_WHAT TO PRODUCE_: Reproduce all of the data below word for word, leaving out the pictures.

[Extracted data entries]

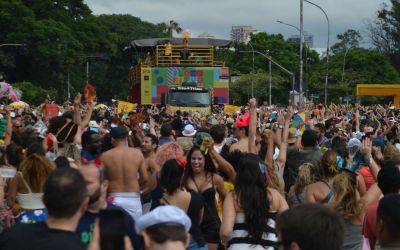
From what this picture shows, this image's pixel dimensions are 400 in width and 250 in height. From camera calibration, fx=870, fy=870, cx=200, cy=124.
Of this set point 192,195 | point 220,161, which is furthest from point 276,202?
point 220,161

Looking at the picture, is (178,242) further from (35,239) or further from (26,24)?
(26,24)

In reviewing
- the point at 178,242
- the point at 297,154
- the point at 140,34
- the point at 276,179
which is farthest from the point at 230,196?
the point at 140,34

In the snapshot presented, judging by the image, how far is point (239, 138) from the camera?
37.5ft

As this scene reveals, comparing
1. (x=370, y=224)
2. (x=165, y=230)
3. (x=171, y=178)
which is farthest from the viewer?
(x=171, y=178)

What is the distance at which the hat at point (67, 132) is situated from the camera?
408 inches

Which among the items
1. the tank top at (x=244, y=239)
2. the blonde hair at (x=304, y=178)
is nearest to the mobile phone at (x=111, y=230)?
the tank top at (x=244, y=239)

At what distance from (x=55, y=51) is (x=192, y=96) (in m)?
28.1

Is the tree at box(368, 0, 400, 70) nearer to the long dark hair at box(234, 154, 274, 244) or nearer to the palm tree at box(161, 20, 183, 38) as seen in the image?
the palm tree at box(161, 20, 183, 38)

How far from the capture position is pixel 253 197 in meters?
6.73

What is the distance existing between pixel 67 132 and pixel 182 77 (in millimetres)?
28081

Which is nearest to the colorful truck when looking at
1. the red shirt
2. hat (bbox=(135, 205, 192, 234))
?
the red shirt

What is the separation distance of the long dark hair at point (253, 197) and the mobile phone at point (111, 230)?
197 centimetres

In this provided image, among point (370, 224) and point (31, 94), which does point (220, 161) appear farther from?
point (31, 94)

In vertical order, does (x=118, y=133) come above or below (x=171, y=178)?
above
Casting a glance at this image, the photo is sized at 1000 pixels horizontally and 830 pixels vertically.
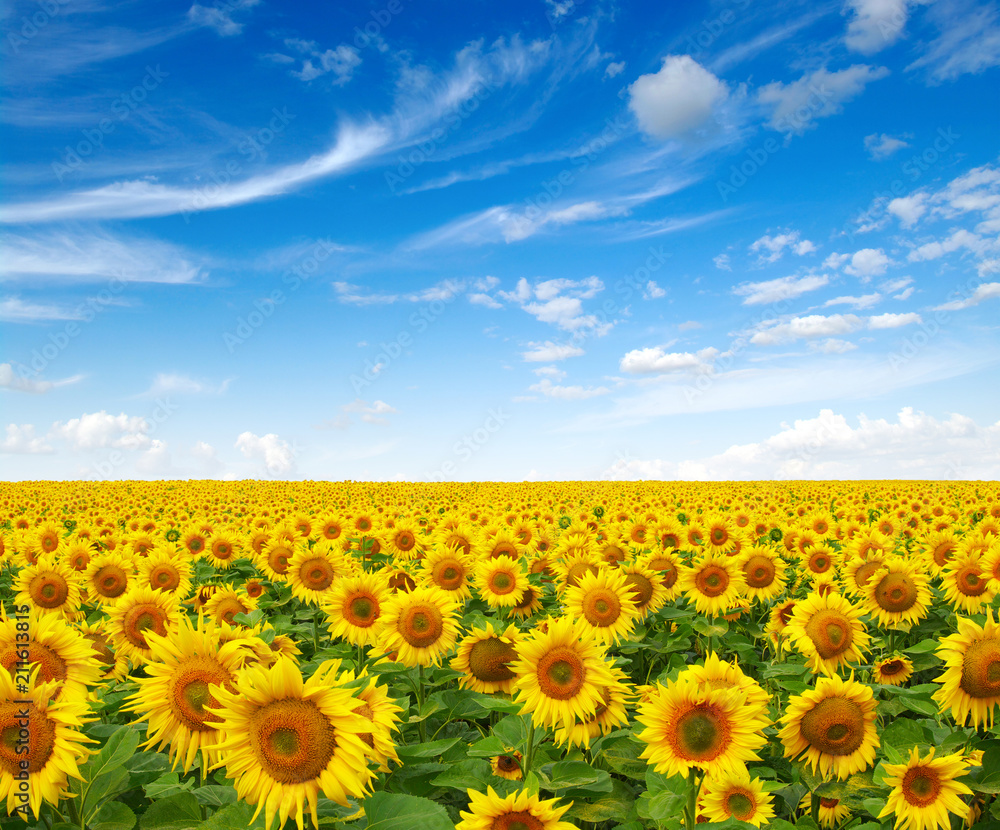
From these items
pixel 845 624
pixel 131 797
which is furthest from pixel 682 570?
pixel 131 797

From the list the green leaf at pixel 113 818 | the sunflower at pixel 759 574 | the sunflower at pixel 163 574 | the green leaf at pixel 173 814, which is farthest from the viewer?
the sunflower at pixel 759 574

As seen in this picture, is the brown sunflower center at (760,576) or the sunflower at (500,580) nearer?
the sunflower at (500,580)

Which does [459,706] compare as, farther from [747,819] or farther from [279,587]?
[279,587]

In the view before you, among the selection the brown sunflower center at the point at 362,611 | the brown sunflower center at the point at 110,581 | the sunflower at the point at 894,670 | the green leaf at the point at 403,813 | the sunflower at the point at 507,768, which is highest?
the brown sunflower center at the point at 362,611

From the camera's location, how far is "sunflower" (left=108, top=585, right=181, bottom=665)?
217 inches

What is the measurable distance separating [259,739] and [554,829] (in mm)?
1456

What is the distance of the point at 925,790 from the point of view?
4020 mm

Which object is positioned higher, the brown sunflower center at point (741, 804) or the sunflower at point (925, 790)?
the sunflower at point (925, 790)

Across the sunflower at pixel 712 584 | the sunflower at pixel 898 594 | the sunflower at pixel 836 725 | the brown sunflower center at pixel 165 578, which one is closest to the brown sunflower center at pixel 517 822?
the sunflower at pixel 836 725

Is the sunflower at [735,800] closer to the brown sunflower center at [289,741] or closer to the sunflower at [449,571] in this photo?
the brown sunflower center at [289,741]

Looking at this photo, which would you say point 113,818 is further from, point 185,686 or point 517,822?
point 517,822

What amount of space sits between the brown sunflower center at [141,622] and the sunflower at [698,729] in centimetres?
399

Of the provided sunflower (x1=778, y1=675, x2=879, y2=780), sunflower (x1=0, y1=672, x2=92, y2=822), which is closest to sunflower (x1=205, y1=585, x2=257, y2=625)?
sunflower (x1=0, y1=672, x2=92, y2=822)

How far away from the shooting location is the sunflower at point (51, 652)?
13.2ft
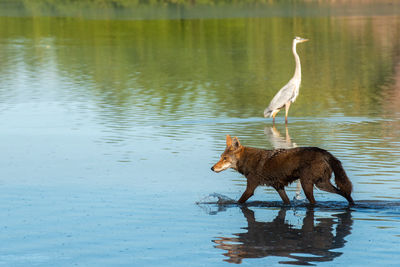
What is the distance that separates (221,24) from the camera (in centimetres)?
6450

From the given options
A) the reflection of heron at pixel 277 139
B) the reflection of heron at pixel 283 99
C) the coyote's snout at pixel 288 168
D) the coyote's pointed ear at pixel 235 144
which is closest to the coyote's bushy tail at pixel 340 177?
the coyote's snout at pixel 288 168

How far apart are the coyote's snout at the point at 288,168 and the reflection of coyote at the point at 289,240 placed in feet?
1.44

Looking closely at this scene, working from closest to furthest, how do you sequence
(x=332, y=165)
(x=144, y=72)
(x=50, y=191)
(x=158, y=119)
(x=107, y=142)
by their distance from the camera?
(x=332, y=165) < (x=50, y=191) < (x=107, y=142) < (x=158, y=119) < (x=144, y=72)

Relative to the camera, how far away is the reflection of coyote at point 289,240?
10.2m

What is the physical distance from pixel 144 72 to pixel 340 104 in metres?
12.4

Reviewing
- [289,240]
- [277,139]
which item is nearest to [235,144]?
[289,240]

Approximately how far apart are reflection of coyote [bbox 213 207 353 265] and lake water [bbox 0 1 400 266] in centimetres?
3

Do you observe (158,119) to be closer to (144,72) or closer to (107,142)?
(107,142)

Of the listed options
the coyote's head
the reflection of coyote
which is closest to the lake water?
the reflection of coyote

_SOLVED EXERCISE_:
From what this picture shows, this image's pixel dimensions are 400 in width and 250 in height. From camera calibration, fx=870, fy=870, cx=200, cy=124.
Of this set point 192,195 | point 220,161, which is furthest from point 276,202?
point 220,161

Looking at the picture, is (178,242) further from (35,239) or further from (26,24)?
(26,24)

In reviewing
- the point at 178,242
- the point at 297,154
- the point at 140,34
- the point at 276,179
which is farthest from the point at 230,196?
the point at 140,34

In the snapshot presented, judging by the image, how far is point (239, 138) from the camera?
37.5ft

As this scene reveals, comparing
1. (x=370, y=224)
2. (x=165, y=230)
3. (x=171, y=178)
which is farthest from the viewer?
(x=171, y=178)

What is the distance at which the hat at point (67, 132) is situated from the camera?
408 inches

Which among the items
1. the tank top at (x=244, y=239)
2. the blonde hair at (x=304, y=178)
is nearest to the mobile phone at (x=111, y=230)?
the tank top at (x=244, y=239)

At what distance from (x=55, y=51) is (x=192, y=96) (in m)?
28.1

Is the tree at box(368, 0, 400, 70) nearer to the long dark hair at box(234, 154, 274, 244) or nearer to the palm tree at box(161, 20, 183, 38) as seen in the image?
the palm tree at box(161, 20, 183, 38)

How far from the capture position is pixel 253 197 in meters?
6.73

What is the distance existing between pixel 67 132 and pixel 182 77 (in millimetres)?
28081

Which is nearest to the colorful truck when looking at
1. the red shirt
2. hat (bbox=(135, 205, 192, 234))
?
the red shirt

What is the separation distance of the long dark hair at point (253, 197) and the mobile phone at point (111, 230)?
197 centimetres

In this provided image, among point (370, 224) and point (31, 94), which does point (220, 161) appear farther from?
point (31, 94)

In vertical order, does (x=118, y=133) come above or below (x=171, y=178)?
above
Casting a glance at this image, the photo is sized at 1000 pixels horizontally and 830 pixels vertically.
From these items
pixel 845 624
pixel 131 797
which is furthest from pixel 682 570?
pixel 131 797

From the list the green leaf at pixel 113 818 | the sunflower at pixel 759 574 | the sunflower at pixel 163 574 | the green leaf at pixel 173 814, which is farthest from the viewer?
the sunflower at pixel 759 574

As seen in this picture, is the brown sunflower center at (760,576) or the sunflower at (500,580) nearer?
the sunflower at (500,580)

Which does [459,706] compare as, farther from [747,819] or farther from [279,587]?
[279,587]

In the view before you, among the selection the brown sunflower center at the point at 362,611 | the brown sunflower center at the point at 110,581 | the sunflower at the point at 894,670 | the green leaf at the point at 403,813 | the sunflower at the point at 507,768, which is highest?
the brown sunflower center at the point at 362,611

From the camera's location, how far is "sunflower" (left=108, top=585, right=181, bottom=665)?
217 inches

What is the measurable distance separating [259,739] and [554,829] (in mm)?
1456

What is the distance of the point at 925,790 from the point of view?
4020 mm

Which object is positioned higher, the brown sunflower center at point (741, 804) or the sunflower at point (925, 790)?
the sunflower at point (925, 790)

Across the sunflower at pixel 712 584 | the sunflower at pixel 898 594 | the sunflower at pixel 836 725 | the brown sunflower center at pixel 165 578, which one is closest to the brown sunflower center at pixel 517 822?
the sunflower at pixel 836 725

Is the sunflower at [735,800] closer to the brown sunflower center at [289,741] or closer to the sunflower at [449,571] in this photo?
the brown sunflower center at [289,741]

Looking at this photo, which would you say point 113,818 is further from, point 185,686 or point 517,822?
point 517,822

What amount of space sits between the brown sunflower center at [141,622] and the sunflower at [698,729] in centimetres?
399

Of the provided sunflower (x1=778, y1=675, x2=879, y2=780), sunflower (x1=0, y1=672, x2=92, y2=822), which is closest to sunflower (x1=205, y1=585, x2=257, y2=625)?
sunflower (x1=0, y1=672, x2=92, y2=822)

How far away from the shooting location is the sunflower at point (51, 652)?
13.2ft
What is the distance that separates (221,24) from the camera (in centimetres)?
6450

From the given options
A) the reflection of heron at pixel 277 139
B) the reflection of heron at pixel 283 99
C) the coyote's snout at pixel 288 168
D) the coyote's pointed ear at pixel 235 144
which is closest to the coyote's bushy tail at pixel 340 177?
the coyote's snout at pixel 288 168

How far apart are the coyote's snout at the point at 288,168 and the reflection of coyote at the point at 289,240 placed in feet?
1.44

Looking closely at this scene, working from closest to furthest, how do you sequence
(x=332, y=165)
(x=144, y=72)
(x=50, y=191)
(x=158, y=119)
(x=107, y=142)
by their distance from the camera?
(x=332, y=165) < (x=50, y=191) < (x=107, y=142) < (x=158, y=119) < (x=144, y=72)

Relative to the camera, how far away is the reflection of coyote at point 289,240?
10.2m

What is the physical distance from pixel 144 72 to pixel 340 104 in metres?
12.4

Reviewing
- [289,240]
- [277,139]
which item is nearest to [235,144]?
[289,240]

Approximately how far apart are reflection of coyote [bbox 213 207 353 265] and lake water [bbox 0 1 400 266] in centimetres?
3

Do you observe (158,119) to be closer to (144,72) or closer to (107,142)?
(107,142)

Of the listed options
the coyote's head
the reflection of coyote
which is closest to the lake water?
the reflection of coyote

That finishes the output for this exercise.